------ Document text ------

Remember “Back To the Future” taking us back to a nostalgic 1955? That was the year the B-52 entered active service in the Air Force. This Nearly Missed News shows how Grandpa’s B-52 Will Be Your Grandchild’s Badass Beast. Instead of Biff ruling in 2015, we will still have the BUFF (Big Ugly Fat F*cker) kicking ass and taking names until at least 2040.
No, that’s not a typo – Boeing built a plane beginning in 1952 that will still be operational 85 years after entering active service. Here’s Scout.com telling us how that is happening:
The Air Force is surging forward with a massive, fleet-wide modernization overhaul of the battle-tested, Vietnam-era B-52 bomber, an iconic airborne workhorse for the U.S. military dating back to the 1960s.
Engineers are now equipping all 76 of the Air Force B-52s with digital data-links, moving-map displays, next-generation avionics, new radios and an ability to both carry more weapons internally and integrate new, high-tech weapons as they emerge, service officials said.
The technical structure and durability of the B-52 airframes in the Air Force fleet are described as extremely robust and able to keep flying well into the 2040s and beyond – so the service is taking steps to ensure the platform stays viable by receiving the most current and effective avionics, weapons and technologies, Air Force weapons developers told Scout Warrior in an interview last year.

------ Provided material ------

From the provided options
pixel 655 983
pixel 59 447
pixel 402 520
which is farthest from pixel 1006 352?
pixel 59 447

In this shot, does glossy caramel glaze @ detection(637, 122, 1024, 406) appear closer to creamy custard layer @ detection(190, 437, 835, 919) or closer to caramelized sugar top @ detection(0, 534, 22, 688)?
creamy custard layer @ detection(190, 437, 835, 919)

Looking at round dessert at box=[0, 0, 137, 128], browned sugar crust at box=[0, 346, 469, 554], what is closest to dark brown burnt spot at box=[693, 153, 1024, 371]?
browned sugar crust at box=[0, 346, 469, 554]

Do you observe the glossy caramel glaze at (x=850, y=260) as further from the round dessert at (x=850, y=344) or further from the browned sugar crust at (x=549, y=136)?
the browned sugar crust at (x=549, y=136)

------

Copy out the full text about the B-52 bomber word for word, with no changes.

Remember “Back To the Future” taking us back to a nostalgic 1955? That was the year the B-52 entered active service in the Air Force. This Nearly Missed News shows how Grandpa’s B-52 Will Be Your Grandchild’s Badass Beast. Instead of Biff ruling in 2015, we will still have the BUFF (Big Ugly Fat F*cker) kicking ass and taking names until at least 2040.
No, that’s not a typo – Boeing built a plane beginning in 1952 that will still be operational 85 years after entering active service. Here’s Scout.com telling us how that is happening:
The Air Force is surging forward with a massive, fleet-wide modernization overhaul of the battle-tested, Vietnam-era B-52 bomber, an iconic airborne workhorse for the U.S. military dating back to the 1960s.
Engineers are now equipping all 76 of the Air Force B-52s with digital data-links, moving-map displays, next-generation avionics, new radios and an ability to both carry more weapons internally and integrate new, high-tech weapons as they emerge, service officials said.
The technical structure and durability of the B-52 airframes in the Air Force fleet are described as extremely robust and able to keep flying well into the 2040s and beyond – so the service is taking steps to ensure the platform stays viable by receiving the most current and effective avionics, weapons and technologies, Air Force weapons developers told Scout Warrior in an interview last year.